--- DIRECTION A ---
Scale the saved entries that begin at the line containing "How far from the viewpoint" and continue through the final entry, reproducing every line with its request. Multiply each number in the answers (the distances and the point coordinates) by 0.55, and round the results to whole numbers, with halves rounded up.

In my business divorce travels occasionally I encounter instances in which shareholder distributions are made in the period between the valuation date for an elective buyout of a minority shareholder who sued for dissolution and the consummation of the buyout following a contested fair value appraisal proceeding.

With that setup, there are two questions you might ask yourself:

  • Why would the controllers of a closely held corporation voluntarily make shareholder distributions benefitting the soon-to-be-removed minority shareholder whose petition accuses them of oppression, looting, or other misdeeds?
  • Since the petitioner’s shares are to be valued based essentially on the risk-adjusted value of future cash flows, do such post-valuation date distributions constitute double dipping and thus should they be credited against the fair value award?

There’s no single answer to the first question. It can happen where the company’s owners for whatever reasons historically have distributed substantially all profits as dividends rather than as salary or bonus, and feel compelled to continue the practice out of economic necessity. It also can happen where a company with a longstanding dividend policy has a number of non-petitioning minority shareholders who likely would object loudly if their dividends were suspended indefinitely by reason of  a dissolution and valuation proceeding brought by another shareholder.

As for the second question, I’ve not seen any appraisal literature that addresses the double-dipping issue. Nor does the sparse case authority provide a clear answer.

New York Cases

I know of only three New York cases involving fair value appraisals that touch upon the issue at hand.

In Hall v King, the referee who conducted the valuation hearing accepted the net asset approach utilized by the defendant’s expert in valuing a firm dealing in high quality reproduction antique furniture and accessories. The referee took no position and left to the court whether two distributions of $180,000 each made to the plaintiff after the valuation date should be deducted from the referee’s recommended fair value award.

In the subsequent confirmation proceedings before the judge, the defendant relied on his expert’s testimony that the post-valuation date distributions would have to be deducted from the value of the plaintiff’s shares because they necessarily impact on the value of the corporation measured by the net asset method. The plaintiff countered that the distributions were lawfully made, at a time when he was still an officer and shareholder of the corporation, so that he is entitled to retain them in addition to the full award for the value of his shares.

The court decided the issue not as a matter of appraisal doctrine or methodology, and without any discussion of the double-dipping issue. Instead, the court focused solely on whether the distributions were approved or ratified by the board of directors. Finding that only one of the two $180,000 distributions had been so authorized, the court deducted the other $180,000 from the referee’s recommended fair value determination.

--- DIRECTION B ---
List every form of payment that the text on post-valuation shareholder distributions names as a way for a company to pay out its profits to its owners.

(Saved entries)
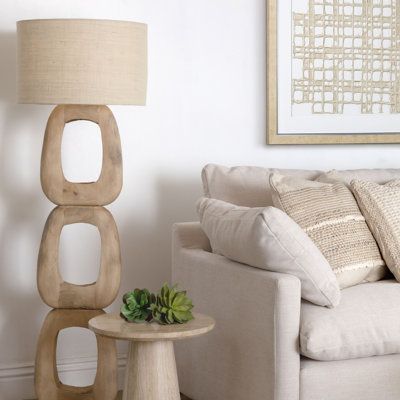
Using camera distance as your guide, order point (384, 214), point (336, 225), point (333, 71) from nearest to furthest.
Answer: point (336, 225), point (384, 214), point (333, 71)

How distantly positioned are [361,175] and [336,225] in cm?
56

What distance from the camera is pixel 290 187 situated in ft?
11.9

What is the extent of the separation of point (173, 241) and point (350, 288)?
0.81 metres

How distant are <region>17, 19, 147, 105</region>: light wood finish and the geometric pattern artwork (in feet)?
3.77

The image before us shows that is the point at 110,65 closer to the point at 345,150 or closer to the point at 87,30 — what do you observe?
the point at 87,30

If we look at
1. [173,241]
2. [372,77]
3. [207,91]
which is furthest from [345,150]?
[173,241]

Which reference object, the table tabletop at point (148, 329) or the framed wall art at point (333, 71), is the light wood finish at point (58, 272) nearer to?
the table tabletop at point (148, 329)

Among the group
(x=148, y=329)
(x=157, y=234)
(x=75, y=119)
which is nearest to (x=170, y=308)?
(x=148, y=329)

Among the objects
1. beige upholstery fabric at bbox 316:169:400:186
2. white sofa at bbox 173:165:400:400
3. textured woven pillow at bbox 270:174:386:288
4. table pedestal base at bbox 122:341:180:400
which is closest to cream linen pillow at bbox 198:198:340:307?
white sofa at bbox 173:165:400:400

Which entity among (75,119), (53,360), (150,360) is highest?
(75,119)

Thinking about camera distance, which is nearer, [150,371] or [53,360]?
[150,371]

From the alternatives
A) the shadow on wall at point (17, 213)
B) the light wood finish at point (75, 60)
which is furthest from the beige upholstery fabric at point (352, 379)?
the shadow on wall at point (17, 213)

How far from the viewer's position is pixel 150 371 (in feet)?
10.6

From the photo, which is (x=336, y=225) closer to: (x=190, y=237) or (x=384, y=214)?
(x=384, y=214)
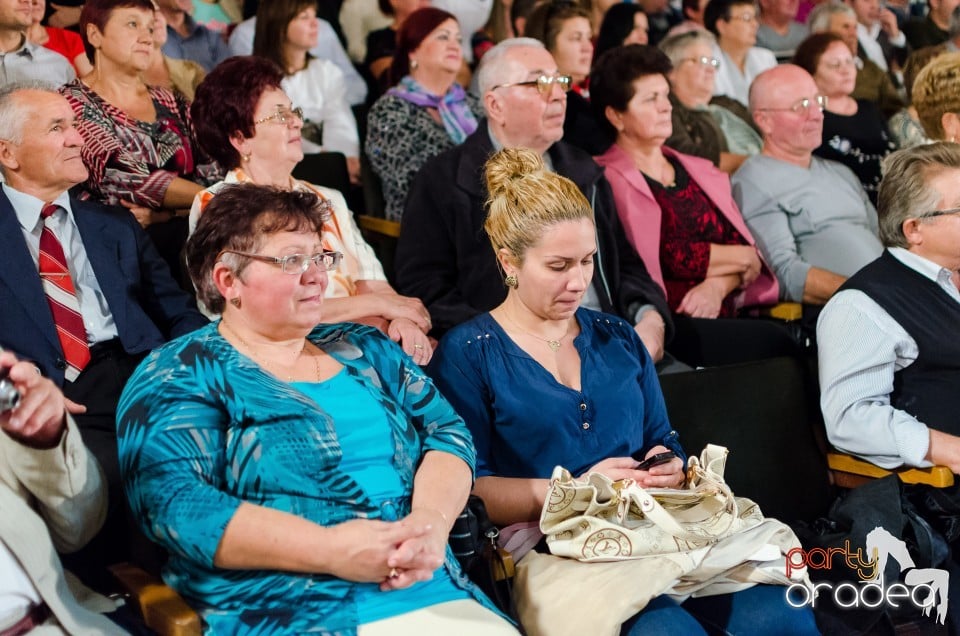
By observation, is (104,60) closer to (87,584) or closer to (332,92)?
(332,92)

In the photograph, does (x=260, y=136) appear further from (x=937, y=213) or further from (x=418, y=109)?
(x=937, y=213)

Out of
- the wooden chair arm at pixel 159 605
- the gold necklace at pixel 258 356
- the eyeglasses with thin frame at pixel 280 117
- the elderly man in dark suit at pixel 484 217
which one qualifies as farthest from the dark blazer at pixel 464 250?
the wooden chair arm at pixel 159 605

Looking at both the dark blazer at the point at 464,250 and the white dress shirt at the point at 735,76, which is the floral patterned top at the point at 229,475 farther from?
the white dress shirt at the point at 735,76

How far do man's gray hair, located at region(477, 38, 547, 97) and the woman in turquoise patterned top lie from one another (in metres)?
1.37

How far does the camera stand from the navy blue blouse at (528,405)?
230 centimetres

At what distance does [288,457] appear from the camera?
190 cm

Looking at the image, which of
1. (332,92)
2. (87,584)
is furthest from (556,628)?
(332,92)

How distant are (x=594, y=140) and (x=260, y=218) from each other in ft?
6.46

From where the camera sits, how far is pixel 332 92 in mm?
4379

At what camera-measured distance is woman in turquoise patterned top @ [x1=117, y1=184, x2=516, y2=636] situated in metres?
1.79

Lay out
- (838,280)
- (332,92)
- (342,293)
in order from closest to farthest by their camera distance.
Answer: (342,293)
(838,280)
(332,92)

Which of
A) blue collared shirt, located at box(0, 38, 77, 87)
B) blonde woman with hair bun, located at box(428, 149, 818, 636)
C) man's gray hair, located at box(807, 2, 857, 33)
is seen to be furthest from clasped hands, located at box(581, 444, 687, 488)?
man's gray hair, located at box(807, 2, 857, 33)

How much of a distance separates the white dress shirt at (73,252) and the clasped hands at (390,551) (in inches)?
37.8

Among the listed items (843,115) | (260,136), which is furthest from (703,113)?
(260,136)
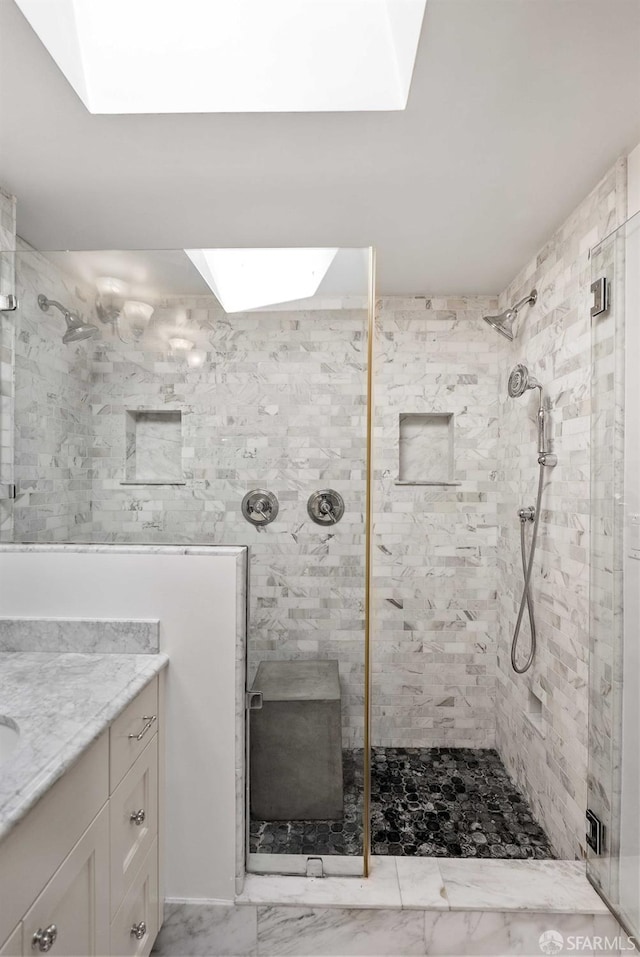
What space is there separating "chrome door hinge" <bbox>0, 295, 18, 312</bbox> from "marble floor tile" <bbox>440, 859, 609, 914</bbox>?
2436 millimetres

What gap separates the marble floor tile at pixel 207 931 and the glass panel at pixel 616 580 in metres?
1.18

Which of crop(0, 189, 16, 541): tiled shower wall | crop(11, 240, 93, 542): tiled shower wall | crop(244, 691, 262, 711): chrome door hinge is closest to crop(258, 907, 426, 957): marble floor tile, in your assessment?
crop(244, 691, 262, 711): chrome door hinge

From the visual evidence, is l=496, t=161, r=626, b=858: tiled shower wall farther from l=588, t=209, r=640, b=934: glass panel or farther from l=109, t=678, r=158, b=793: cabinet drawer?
l=109, t=678, r=158, b=793: cabinet drawer

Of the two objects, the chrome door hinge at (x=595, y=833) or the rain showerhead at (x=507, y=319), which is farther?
the rain showerhead at (x=507, y=319)

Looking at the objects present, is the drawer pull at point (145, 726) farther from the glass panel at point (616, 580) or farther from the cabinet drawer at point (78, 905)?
the glass panel at point (616, 580)

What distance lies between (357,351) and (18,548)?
1318 millimetres

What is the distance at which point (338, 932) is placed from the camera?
161 cm

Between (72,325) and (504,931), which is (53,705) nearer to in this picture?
(72,325)

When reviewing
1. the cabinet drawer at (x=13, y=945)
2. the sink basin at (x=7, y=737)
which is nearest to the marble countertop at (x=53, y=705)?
the sink basin at (x=7, y=737)

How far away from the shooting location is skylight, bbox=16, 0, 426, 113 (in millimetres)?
1511

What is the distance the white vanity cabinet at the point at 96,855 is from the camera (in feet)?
2.95

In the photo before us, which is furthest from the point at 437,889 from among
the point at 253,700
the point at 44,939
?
the point at 44,939

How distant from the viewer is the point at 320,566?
5.56 feet

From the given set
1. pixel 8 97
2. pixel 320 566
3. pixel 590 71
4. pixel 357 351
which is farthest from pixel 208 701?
pixel 590 71
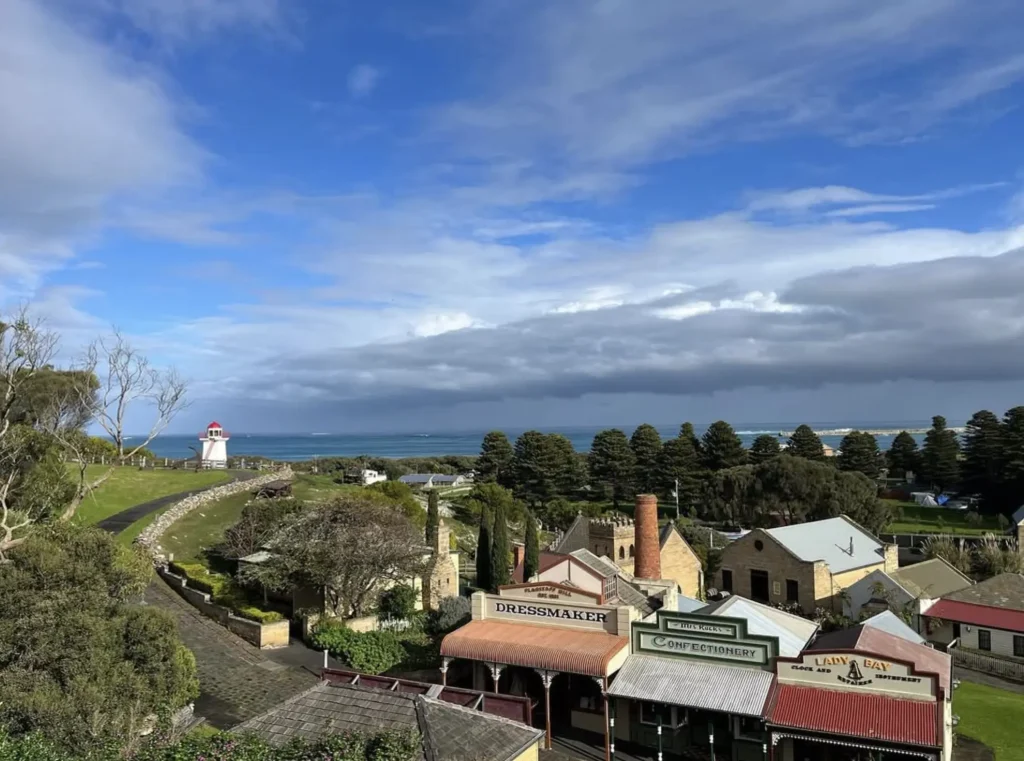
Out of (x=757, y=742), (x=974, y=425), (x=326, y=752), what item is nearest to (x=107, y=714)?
(x=326, y=752)

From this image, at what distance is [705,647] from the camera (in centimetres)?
2033

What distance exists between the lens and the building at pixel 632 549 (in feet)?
138

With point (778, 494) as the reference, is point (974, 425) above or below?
above

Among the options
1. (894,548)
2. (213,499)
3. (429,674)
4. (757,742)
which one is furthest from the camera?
(213,499)

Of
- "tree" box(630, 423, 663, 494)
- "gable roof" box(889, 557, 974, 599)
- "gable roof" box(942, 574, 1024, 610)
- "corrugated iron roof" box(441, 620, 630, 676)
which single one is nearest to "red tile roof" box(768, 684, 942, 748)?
"corrugated iron roof" box(441, 620, 630, 676)

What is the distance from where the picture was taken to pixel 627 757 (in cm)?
2003

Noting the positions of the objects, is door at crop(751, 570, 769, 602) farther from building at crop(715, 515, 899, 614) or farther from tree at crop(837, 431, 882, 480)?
tree at crop(837, 431, 882, 480)

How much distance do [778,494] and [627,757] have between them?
170 ft

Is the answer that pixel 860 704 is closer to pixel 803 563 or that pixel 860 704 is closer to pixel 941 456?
pixel 803 563

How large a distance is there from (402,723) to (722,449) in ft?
253

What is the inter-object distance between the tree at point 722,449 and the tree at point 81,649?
242 feet

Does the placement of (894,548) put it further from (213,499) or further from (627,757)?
(213,499)

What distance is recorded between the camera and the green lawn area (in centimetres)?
6656

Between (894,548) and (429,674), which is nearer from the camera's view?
(429,674)
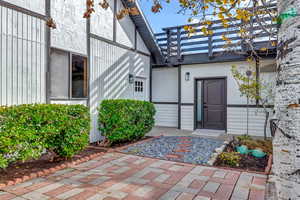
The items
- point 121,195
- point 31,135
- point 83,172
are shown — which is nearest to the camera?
point 121,195

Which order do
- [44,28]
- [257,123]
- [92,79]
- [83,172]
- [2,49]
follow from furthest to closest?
[257,123] < [92,79] < [44,28] < [2,49] < [83,172]

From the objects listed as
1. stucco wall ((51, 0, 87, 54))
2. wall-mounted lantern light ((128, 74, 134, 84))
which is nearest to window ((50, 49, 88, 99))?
stucco wall ((51, 0, 87, 54))

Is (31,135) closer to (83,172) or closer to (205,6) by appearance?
(83,172)

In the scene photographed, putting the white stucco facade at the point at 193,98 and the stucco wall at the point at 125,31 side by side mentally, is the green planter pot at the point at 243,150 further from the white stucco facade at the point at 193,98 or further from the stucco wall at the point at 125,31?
the stucco wall at the point at 125,31

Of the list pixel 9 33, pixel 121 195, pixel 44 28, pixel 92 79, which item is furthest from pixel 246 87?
pixel 9 33

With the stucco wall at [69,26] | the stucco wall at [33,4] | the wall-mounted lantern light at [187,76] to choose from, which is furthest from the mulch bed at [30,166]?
the wall-mounted lantern light at [187,76]

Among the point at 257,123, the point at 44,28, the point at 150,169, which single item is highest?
the point at 44,28

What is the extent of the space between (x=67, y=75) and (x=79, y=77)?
15.5 inches

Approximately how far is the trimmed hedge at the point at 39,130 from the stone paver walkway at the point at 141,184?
0.44 meters

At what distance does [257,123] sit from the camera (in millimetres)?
6887

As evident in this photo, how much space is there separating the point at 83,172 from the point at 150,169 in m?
1.15

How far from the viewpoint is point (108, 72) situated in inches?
245

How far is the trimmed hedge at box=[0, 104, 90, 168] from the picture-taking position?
297cm

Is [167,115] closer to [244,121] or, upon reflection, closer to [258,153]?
[244,121]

--- WRITTEN ANSWER A ---
How far from the viewpoint is point (108, 72) situated in inches?
135

How far is the trimmed hedge at box=[0, 104, 90, 168] from the picture-taking position?
163cm

Is [167,115] closer to [244,121] or, upon reflection, closer to [258,153]?
[134,67]

--- WRITTEN ANSWER B ---
Dividends
Salary
Bonus